**Selected passage:**
-- Begin --
# turfman73's Lawn



## turfman73 (May 1, 2018)

I wish I would have found this site sooner so I would have had a better plan for this year, but I guess now is a good time to start documenting my journey. I can only hope to have a yard half as nice as some of you.

A little background, the celebration bermuda was laid in May 2016. I mowed it 2016 with an Earthwise manual reel mower. I thought its only 7500 sq ft, no problem. Man I was wrong and the neighbors thought I was nuts. Overall, I was pretty happy with the lawn.

At the start of the 2017 season I found a good deal on a used TruCut H-20. I love using the TruCut and was able to stay on top of the lawn, for the most part. I ended the season with much thicker but taller grass - probably pushing 1.5"-1.75". Overall, I was a little disappointed with the lawn.

Now its 2018, and based on several of yalls pics I am already behind schedule. Hopefully I can get caught up. Aerated today and will be topdressing in the next couple days. I didn't get to scalp as low as I wanted before the guy showed up to aerate, I am probably around .75" in most places but there are some areas at 1". It seems like a few areas the lawn is thick enough that the mower floats on top and I dont get a uniform HOC. I hope once the lawn is top dressed and I have a little smoother surface I can get a more uniform HOC.

I added a couple pics, and will add more over the next few weeks.







Thanks to all those that contribute to this forum and help newbies like me out


----------



## Ware (Jan 28, 2017)

Welcome to TLF! Glad you found us!


----------
-- End --
**Challenge A:** Format the records below as a JSON list of strings, one string per line and with blank lines omitted, starting with the line containing "Which of (171,732)" and going on through the last line of the records.

**Task inputs:**
-- Begin --
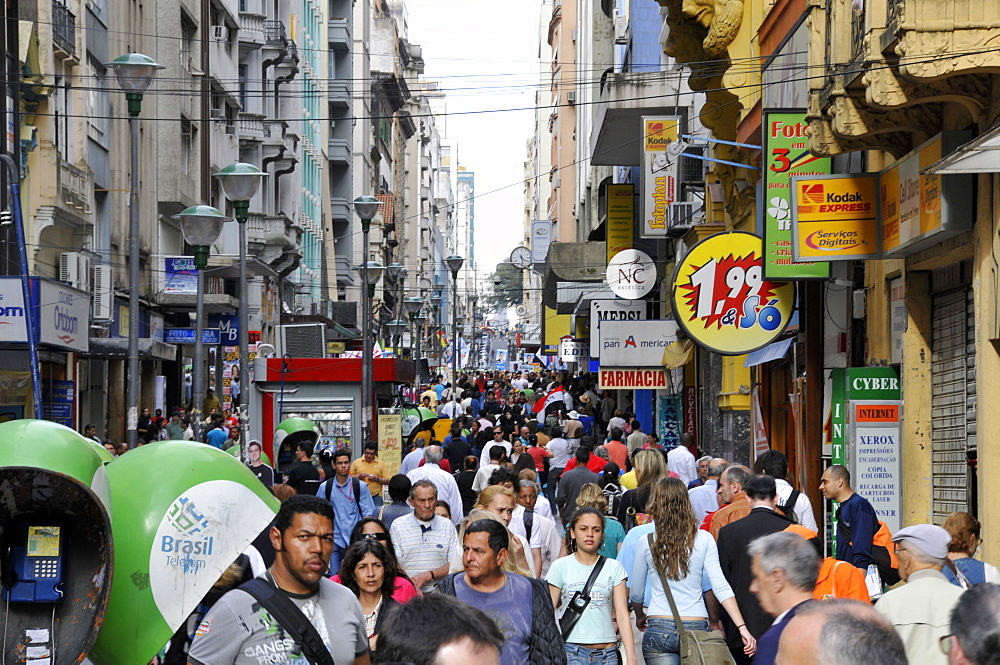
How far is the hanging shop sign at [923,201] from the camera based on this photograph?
12289 millimetres

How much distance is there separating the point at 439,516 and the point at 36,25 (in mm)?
20442

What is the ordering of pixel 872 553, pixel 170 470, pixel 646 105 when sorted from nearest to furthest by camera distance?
pixel 170 470
pixel 872 553
pixel 646 105

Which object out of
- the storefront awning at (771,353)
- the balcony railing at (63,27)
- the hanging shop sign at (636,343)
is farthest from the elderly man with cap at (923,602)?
the balcony railing at (63,27)

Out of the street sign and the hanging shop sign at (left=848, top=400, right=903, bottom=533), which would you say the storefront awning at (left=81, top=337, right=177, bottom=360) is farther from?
the hanging shop sign at (left=848, top=400, right=903, bottom=533)

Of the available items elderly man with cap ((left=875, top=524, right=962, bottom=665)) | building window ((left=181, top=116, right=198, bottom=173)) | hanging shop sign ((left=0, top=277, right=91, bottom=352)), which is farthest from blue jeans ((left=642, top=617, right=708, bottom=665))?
building window ((left=181, top=116, right=198, bottom=173))

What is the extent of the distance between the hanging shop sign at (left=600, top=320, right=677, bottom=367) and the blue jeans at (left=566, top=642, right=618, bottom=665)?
2146 centimetres

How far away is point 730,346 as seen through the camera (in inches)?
740

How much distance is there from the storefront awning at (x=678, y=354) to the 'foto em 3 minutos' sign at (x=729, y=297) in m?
8.83

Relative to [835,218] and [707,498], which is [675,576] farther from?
[835,218]

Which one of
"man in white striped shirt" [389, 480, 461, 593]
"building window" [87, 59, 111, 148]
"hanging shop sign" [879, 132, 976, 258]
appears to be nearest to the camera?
"man in white striped shirt" [389, 480, 461, 593]

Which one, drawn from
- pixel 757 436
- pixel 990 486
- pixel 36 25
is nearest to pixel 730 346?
pixel 757 436

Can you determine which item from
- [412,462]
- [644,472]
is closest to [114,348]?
[412,462]

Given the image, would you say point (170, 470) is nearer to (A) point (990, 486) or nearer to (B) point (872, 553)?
(B) point (872, 553)

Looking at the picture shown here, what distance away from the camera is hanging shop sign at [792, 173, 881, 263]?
47.8ft
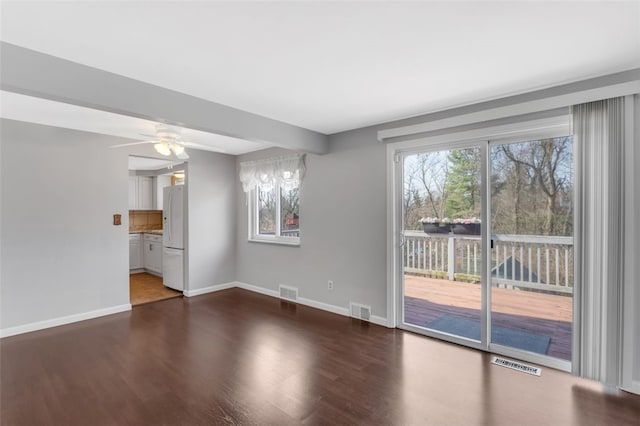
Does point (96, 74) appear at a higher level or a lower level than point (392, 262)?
higher

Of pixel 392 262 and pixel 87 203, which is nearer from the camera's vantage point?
pixel 392 262

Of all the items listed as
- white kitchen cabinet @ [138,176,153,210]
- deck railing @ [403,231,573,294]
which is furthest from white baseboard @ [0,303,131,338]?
deck railing @ [403,231,573,294]

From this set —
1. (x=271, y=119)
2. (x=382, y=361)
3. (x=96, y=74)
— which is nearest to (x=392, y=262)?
(x=382, y=361)

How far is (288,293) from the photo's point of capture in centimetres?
485

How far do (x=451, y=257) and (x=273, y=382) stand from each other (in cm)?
222

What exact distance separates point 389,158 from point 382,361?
2.18 metres

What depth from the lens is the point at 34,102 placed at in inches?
116

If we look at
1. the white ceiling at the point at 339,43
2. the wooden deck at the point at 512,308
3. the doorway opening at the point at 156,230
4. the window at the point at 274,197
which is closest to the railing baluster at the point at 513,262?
the wooden deck at the point at 512,308

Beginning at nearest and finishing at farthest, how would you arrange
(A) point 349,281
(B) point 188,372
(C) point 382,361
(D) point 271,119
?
(B) point 188,372 → (C) point 382,361 → (D) point 271,119 → (A) point 349,281

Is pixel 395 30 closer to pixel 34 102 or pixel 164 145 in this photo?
pixel 164 145

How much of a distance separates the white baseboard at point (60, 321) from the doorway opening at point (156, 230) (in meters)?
0.34

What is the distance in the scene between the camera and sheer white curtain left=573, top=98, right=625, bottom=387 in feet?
7.76

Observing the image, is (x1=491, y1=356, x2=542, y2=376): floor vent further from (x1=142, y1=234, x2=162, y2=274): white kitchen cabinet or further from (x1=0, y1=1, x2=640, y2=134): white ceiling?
(x1=142, y1=234, x2=162, y2=274): white kitchen cabinet

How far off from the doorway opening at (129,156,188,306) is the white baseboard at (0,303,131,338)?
34 cm
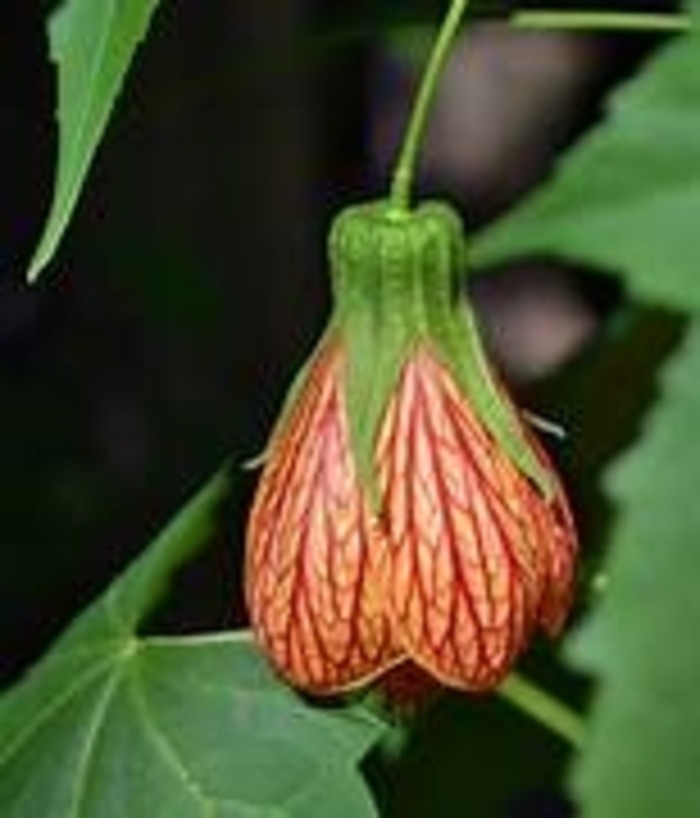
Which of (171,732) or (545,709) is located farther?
(545,709)

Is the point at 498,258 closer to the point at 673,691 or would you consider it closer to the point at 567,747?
the point at 673,691

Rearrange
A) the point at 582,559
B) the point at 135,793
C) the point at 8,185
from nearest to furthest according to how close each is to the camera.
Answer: the point at 135,793, the point at 582,559, the point at 8,185

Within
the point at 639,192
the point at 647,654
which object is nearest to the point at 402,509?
the point at 639,192

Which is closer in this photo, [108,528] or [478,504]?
[478,504]

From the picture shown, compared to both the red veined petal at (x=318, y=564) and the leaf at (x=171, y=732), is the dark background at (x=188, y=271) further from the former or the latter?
the red veined petal at (x=318, y=564)

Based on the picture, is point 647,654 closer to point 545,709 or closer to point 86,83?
point 86,83

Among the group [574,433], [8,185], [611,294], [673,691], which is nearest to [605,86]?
[611,294]

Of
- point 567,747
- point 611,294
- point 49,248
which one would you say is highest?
point 49,248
-- End --
**Challenge B:** From the lawn thread, quote word for word the passage starting with "At the start" and going on through "disappointed with the lawn.".

**Response A:**
[
  "Which of (171,732) or (545,709) is located farther?",
  "(545,709)",
  "Is the point at 498,258 closer to the point at 673,691 or would you consider it closer to the point at 567,747?",
  "the point at 673,691",
  "Rearrange",
  "A) the point at 582,559",
  "B) the point at 135,793",
  "C) the point at 8,185",
  "from nearest to furthest according to how close each is to the camera.",
  "Answer: the point at 135,793, the point at 582,559, the point at 8,185",
  "Within",
  "the point at 639,192",
  "the point at 647,654",
  "which object is nearest to the point at 402,509?",
  "the point at 639,192",
  "Which is closer in this photo, [108,528] or [478,504]?",
  "[478,504]",
  "From the picture shown, compared to both the red veined petal at (x=318, y=564) and the leaf at (x=171, y=732), is the dark background at (x=188, y=271) further from the former or the latter?",
  "the red veined petal at (x=318, y=564)",
  "Based on the picture, is point 647,654 closer to point 545,709 or closer to point 86,83?",
  "point 86,83",
  "Among the group [574,433], [8,185], [611,294], [673,691], which is nearest to [605,86]?",
  "[611,294]",
  "Of",
  "- point 567,747",
  "- point 611,294",
  "- point 49,248",
  "which one would you say is highest?",
  "point 49,248"
]

**Response B:**
At the start of the 2017 season I found a good deal on a used TruCut H-20. I love using the TruCut and was able to stay on top of the lawn, for the most part. I ended the season with much thicker but taller grass - probably pushing 1.5"-1.75". Overall, I was a little disappointed with the lawn.